Written problem.
Make an exact copy of the lines below.

Provided records.
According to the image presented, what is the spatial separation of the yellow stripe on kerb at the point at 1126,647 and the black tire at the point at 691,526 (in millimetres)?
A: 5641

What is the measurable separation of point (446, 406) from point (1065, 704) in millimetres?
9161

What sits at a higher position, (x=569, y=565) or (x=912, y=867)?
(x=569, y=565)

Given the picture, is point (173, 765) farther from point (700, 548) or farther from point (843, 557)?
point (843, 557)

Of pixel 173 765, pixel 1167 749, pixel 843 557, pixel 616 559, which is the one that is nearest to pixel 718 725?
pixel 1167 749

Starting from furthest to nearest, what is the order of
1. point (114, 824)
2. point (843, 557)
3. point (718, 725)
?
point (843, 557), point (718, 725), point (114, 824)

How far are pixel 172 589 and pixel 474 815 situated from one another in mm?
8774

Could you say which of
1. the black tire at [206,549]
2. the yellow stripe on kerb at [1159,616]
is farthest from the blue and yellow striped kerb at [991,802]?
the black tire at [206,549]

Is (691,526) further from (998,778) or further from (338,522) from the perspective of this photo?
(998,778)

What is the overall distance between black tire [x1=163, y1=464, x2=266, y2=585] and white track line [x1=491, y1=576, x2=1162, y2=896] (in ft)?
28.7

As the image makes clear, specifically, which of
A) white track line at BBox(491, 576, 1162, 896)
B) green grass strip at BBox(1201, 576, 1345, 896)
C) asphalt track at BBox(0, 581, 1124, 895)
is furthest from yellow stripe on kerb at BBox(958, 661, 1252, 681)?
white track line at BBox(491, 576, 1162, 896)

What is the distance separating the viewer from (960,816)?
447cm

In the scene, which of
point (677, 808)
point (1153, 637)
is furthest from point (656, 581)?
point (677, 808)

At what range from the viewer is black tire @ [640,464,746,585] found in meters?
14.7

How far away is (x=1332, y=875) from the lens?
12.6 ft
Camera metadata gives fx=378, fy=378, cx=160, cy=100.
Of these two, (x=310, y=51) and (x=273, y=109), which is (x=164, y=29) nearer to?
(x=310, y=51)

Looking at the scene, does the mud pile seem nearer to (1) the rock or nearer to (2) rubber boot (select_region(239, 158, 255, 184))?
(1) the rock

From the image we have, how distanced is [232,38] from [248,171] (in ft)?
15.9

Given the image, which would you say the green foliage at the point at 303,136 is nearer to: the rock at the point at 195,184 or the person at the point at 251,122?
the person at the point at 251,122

Solved exercise.
According to the image presented, what is the spatial separation of the yellow stripe on kerb at the point at 1126,647 and the black tire at the point at 691,526 (in millimetres)?
A: 5641

What is the measurable separation of point (446, 406) from point (1065, 704) in millimetres?
9161

What sits at a higher position, (x=569, y=565) or (x=912, y=867)?
(x=569, y=565)

Given the picture, is point (173, 765) farther from point (700, 548) or farther from point (843, 557)?
point (843, 557)

Of pixel 173 765, pixel 1167 749, pixel 843 557, pixel 616 559, which is the one that is nearest to pixel 718 725?
pixel 1167 749

Starting from furthest to nearest, what is the order of
1. point (114, 824)
2. point (843, 557)
3. point (718, 725)
?
point (843, 557), point (718, 725), point (114, 824)

How far are pixel 172 589 and pixel 474 815 situated from one another in mm?
8774

Could you say which of
1. the black tire at [206,549]
2. the yellow stripe on kerb at [1159,616]
is farthest from the blue and yellow striped kerb at [991,802]?
the black tire at [206,549]

Is (691,526) further from (998,778) or further from (338,522) from the perspective of this photo?
(998,778)

What is the overall distance between black tire [x1=163, y1=464, x2=266, y2=585] and white track line [x1=491, y1=576, x2=1162, y2=896] (in ft)?
28.7

As the image makes clear, specifically, which of
A) white track line at BBox(491, 576, 1162, 896)
B) green grass strip at BBox(1201, 576, 1345, 896)
C) asphalt track at BBox(0, 581, 1124, 895)
is furthest from yellow stripe on kerb at BBox(958, 661, 1252, 681)?
white track line at BBox(491, 576, 1162, 896)

What is the distance separating the viewer from (960,816)?
447cm

In the scene, which of
point (677, 808)
point (1153, 637)
is furthest from point (656, 581)?
point (677, 808)

At what range from the viewer is black tire @ [640,464,746,585] found in meters?
14.7

How far away is (x=1332, y=875) from the lens?
12.6 ft
Camera metadata gives fx=378, fy=378, cx=160, cy=100.
Of these two, (x=310, y=51) and (x=273, y=109), which is (x=164, y=29) nearer to?
(x=310, y=51)

Looking at the scene, does the mud pile seem nearer to (1) the rock or nearer to (2) rubber boot (select_region(239, 158, 255, 184))?
(1) the rock

From the image we have, how distanced is [232,38] from [248,171] (in ft)?
15.9

Given the image, which would you say the green foliage at the point at 303,136 is nearer to: the rock at the point at 195,184 or the person at the point at 251,122?
the person at the point at 251,122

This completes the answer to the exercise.